Source text -
start

I'm looking forward to taking pictures


----------



## lozza84 (Jul 19, 2008)

_ok i have a pic, but its only of part of the cage, the carry case part apparently..... anyone kow what rotastak its from ? and as i hate rotastak can u girls suggest a more appropriate cage ? _


----------



## Flissy (Jul 27, 2009)

lozza84 said:


> _ok i have a pic, but its only of part of the cage, the carry case part apparently..... anyone kow what rotastak its from ? and as i hate rotastak can u girls suggest a more appropriate cage ? _
> View attachment 29090


hamster heaven 

i recognise the colours of that, it could be from the spooky one:


----------



## lozza84 (Jul 19, 2008)

_thats actually alright! do u think its big enough for a syrian ?_



Flissy said:


> hamster heaven
> 
> i recognise the colours of that, it could be from the spooky one:


----------



## Flissy (Jul 27, 2009)

Its maybe a little small as syrians prefer a big floor space to lots of little ones, you could maybe extend it to a bin cage like mine:










Or to another large cage that has tubes like my savic peggy metro cage:










Then you can add a bigger wheel as I don't think you can fit an 8 inch wheel in any of those parts


----------



## thedogsmother (Aug 28, 2008)

Some lovely cages here
http://www.petforums.co.uk/small-animal-chat/56608-show-me-your-cages-pic-heavy.html


----------



## Flissy (Jul 27, 2009)

I can't look at that any more it makes me feel guilty


----------



## lozza84 (Jul 19, 2008)

_wow they are great! did u make that bin cage? how do i do that? looks fab im sure he would much prefer that kind of space!_


----------



## lozza84 (Jul 19, 2008)

wow thanks for that!



thedogsmother said:


> Some lovely cages here
> http://www.petforums.co.uk/small-animal-chat/56608-show-me-your-cages-pic-heavy.html


----------



## Flissy (Jul 27, 2009)

lozza84 said:


> _wow they are great! did u make that bin cage? how do i do that? looks fab im sure he would much prefer that kind of space!_


I got my dad to do it actually, I think he cut the holes by heating up a knife until it was red hot and then cutting them out, and he cut the cage mesh and pot riveted it on (if you know what that means, i dont lol )

end

Requirement a -
Reproduce the listing lines verbatim, starting at the line containing "In the photograph, which" and ending with the final line of the listing.

Dataset entries
start

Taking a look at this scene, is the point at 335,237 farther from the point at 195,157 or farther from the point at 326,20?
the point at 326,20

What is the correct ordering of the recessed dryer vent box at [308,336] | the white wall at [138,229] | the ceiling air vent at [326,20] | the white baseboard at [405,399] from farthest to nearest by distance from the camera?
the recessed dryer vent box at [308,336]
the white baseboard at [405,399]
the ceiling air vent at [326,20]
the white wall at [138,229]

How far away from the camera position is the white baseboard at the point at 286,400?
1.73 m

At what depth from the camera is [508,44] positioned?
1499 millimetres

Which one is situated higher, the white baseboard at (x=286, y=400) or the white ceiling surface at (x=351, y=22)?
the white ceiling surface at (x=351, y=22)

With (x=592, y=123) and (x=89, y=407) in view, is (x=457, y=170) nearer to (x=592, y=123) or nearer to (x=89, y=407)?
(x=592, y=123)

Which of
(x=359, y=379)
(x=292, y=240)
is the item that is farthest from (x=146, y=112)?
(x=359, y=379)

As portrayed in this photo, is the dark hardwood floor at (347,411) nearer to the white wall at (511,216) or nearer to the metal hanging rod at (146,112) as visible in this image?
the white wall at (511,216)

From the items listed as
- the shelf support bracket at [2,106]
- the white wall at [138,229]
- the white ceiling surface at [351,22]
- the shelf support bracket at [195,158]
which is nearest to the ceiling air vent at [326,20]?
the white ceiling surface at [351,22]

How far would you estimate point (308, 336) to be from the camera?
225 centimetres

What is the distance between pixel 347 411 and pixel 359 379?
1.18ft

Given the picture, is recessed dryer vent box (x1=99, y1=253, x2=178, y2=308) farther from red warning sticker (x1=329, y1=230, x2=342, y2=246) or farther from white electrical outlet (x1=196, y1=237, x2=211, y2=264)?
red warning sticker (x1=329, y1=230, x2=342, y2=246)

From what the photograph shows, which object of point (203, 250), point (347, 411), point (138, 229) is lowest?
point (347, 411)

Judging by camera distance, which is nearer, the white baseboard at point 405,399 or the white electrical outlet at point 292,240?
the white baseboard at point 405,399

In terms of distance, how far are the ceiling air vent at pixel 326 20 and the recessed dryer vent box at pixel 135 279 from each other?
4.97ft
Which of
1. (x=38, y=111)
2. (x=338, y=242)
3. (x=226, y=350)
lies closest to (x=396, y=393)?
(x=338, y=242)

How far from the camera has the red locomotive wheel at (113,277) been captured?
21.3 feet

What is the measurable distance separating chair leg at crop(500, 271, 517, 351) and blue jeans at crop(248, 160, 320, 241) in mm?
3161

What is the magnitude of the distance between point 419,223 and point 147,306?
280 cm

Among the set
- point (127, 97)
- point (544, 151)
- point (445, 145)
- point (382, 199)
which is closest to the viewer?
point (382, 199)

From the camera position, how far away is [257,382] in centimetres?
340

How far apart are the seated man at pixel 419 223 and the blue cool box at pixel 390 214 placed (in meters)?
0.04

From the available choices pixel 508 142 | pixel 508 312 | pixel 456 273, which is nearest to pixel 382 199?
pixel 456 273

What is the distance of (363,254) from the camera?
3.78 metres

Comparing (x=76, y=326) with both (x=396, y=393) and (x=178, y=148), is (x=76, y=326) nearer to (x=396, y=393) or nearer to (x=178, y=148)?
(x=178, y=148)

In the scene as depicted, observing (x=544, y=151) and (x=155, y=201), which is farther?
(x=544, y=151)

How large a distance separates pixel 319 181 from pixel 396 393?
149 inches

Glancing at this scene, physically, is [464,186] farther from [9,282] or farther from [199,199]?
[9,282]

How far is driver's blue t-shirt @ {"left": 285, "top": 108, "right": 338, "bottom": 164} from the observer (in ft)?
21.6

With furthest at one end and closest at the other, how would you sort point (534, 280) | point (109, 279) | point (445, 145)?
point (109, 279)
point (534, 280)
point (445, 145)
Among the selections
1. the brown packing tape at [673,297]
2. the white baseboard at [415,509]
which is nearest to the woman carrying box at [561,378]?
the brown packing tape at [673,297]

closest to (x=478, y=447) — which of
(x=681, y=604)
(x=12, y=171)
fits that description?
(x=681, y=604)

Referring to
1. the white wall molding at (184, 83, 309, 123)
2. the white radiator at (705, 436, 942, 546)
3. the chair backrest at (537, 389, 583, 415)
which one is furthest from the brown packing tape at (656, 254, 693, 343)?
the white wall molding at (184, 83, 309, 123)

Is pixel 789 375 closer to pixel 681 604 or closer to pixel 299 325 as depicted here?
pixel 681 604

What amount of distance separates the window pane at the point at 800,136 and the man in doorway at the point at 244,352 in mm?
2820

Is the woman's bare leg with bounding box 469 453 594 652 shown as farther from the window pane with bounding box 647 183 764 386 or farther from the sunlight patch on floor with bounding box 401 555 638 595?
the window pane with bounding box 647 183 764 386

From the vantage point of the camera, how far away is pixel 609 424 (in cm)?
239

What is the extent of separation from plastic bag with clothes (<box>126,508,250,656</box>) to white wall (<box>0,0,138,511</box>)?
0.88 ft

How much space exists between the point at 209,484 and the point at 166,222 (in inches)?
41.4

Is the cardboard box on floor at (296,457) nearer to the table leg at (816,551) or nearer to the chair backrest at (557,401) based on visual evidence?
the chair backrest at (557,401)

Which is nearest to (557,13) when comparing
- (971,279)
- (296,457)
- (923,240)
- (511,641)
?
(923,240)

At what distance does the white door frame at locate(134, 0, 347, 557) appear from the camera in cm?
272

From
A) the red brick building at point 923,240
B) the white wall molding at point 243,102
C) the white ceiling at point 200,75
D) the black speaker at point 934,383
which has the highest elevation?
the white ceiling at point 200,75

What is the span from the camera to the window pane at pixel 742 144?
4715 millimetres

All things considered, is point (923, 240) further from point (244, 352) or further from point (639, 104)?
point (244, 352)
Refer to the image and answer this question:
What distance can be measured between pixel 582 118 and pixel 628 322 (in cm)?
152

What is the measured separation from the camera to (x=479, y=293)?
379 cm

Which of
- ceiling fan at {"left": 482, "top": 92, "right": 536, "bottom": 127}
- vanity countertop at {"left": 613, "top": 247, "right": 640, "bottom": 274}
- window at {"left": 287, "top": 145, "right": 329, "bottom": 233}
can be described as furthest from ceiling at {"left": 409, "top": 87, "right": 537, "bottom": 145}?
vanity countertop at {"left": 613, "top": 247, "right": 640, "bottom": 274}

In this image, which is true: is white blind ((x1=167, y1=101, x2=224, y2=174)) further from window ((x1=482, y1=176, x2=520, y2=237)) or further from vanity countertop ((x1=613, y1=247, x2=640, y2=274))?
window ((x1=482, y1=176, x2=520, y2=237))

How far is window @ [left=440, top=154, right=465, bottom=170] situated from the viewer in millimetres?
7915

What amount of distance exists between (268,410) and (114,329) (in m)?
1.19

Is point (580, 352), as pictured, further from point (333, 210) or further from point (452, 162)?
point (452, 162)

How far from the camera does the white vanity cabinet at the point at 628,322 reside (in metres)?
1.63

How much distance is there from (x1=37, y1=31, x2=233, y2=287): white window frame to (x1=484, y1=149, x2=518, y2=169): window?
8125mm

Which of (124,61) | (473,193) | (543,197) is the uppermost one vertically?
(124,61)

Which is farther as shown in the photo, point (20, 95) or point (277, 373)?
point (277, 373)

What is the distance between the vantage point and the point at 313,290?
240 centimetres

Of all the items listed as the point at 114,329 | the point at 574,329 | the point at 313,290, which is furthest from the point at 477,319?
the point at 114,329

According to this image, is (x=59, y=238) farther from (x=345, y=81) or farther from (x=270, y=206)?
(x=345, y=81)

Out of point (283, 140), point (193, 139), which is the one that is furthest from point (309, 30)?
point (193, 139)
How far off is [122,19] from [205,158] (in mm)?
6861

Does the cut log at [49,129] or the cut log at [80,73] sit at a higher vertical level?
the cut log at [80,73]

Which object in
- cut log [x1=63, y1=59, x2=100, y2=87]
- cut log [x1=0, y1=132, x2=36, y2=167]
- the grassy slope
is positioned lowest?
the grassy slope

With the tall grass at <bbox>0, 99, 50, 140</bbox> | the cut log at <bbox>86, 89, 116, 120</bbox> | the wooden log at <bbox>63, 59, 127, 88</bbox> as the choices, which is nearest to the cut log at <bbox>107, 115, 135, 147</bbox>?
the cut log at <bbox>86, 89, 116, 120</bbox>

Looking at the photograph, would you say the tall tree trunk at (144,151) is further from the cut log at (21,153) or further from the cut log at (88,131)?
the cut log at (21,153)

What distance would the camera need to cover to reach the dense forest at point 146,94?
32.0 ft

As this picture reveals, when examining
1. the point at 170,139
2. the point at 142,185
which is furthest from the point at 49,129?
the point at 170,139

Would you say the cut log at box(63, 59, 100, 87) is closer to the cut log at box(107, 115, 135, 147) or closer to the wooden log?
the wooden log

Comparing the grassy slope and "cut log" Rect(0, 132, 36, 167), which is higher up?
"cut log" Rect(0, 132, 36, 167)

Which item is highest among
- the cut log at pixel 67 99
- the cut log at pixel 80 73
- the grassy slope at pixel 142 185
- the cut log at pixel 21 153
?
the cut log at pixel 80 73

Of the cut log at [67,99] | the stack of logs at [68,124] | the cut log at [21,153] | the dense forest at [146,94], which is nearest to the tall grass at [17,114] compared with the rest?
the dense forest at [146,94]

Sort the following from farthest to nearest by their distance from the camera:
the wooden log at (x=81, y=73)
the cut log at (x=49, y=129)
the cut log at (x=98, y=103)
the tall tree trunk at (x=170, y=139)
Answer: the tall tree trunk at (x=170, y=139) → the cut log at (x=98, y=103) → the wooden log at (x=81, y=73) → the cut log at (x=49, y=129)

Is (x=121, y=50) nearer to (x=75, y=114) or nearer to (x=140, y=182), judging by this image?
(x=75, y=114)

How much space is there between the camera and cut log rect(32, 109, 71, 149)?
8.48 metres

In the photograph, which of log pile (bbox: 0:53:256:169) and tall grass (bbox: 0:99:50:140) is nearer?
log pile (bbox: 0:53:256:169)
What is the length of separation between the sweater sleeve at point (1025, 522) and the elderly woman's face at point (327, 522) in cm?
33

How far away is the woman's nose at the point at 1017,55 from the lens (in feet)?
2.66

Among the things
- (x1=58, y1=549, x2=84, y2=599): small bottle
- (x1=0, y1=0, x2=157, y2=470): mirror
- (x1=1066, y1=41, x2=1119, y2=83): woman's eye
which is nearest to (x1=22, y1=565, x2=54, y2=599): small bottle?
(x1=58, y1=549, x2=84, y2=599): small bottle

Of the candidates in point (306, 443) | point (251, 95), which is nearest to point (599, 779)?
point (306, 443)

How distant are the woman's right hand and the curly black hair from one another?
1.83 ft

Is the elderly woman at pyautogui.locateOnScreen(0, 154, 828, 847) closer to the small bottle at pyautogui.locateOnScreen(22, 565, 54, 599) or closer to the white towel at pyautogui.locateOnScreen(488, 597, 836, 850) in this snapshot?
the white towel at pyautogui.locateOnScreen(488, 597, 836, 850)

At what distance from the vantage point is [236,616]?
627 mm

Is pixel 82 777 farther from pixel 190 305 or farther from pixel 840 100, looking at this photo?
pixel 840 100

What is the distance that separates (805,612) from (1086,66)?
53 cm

end

Requirement b -
Do these statements agree with the hamster cage thread? For each, answer yes or no and quote the deciding words. (i) Flissy thinks the cage may be a little small for a Syrian. (ii) Flissy built the bin cage herself. (iii) Flissy believes an 8 inch wheel can fit in the cage parts.

Correct answer a -
In the photograph, which of log pile (bbox: 0:53:256:169) and tall grass (bbox: 0:99:50:140) is nearer?
log pile (bbox: 0:53:256:169)
What is the length of separation between the sweater sleeve at point (1025, 522) and the elderly woman's face at point (327, 522) in cm?
33

How far away is the woman's nose at the point at 1017,55 from the lens (in feet)?
2.66

Among the things
- (x1=58, y1=549, x2=84, y2=599): small bottle
- (x1=0, y1=0, x2=157, y2=470): mirror
- (x1=1066, y1=41, x2=1119, y2=83): woman's eye
which is nearest to (x1=22, y1=565, x2=54, y2=599): small bottle?
(x1=58, y1=549, x2=84, y2=599): small bottle

Of the candidates in point (306, 443) | point (251, 95), which is nearest to point (599, 779)?
point (306, 443)

How distant are the woman's right hand and the curly black hair from one another?
1.83 ft

Is the elderly woman at pyautogui.locateOnScreen(0, 154, 828, 847) closer to the small bottle at pyautogui.locateOnScreen(22, 565, 54, 599) or closer to the white towel at pyautogui.locateOnScreen(488, 597, 836, 850) in this snapshot?
the white towel at pyautogui.locateOnScreen(488, 597, 836, 850)

At what distance from the vantage point is [236,616]?
627 mm

Is pixel 82 777 farther from pixel 190 305 or farther from pixel 840 100, looking at this photo?
pixel 840 100

What is the distance that separates (805,612) from (1086,66)?
53 cm

Correct answer b -
(i) Yes: "Its maybe a little small as syrians prefer a big floor space to lots of little ones"
(ii) No: "I got my dad to do it actually"
(iii) No: "I don't think you can fit an 8 inch wheel in any of those parts"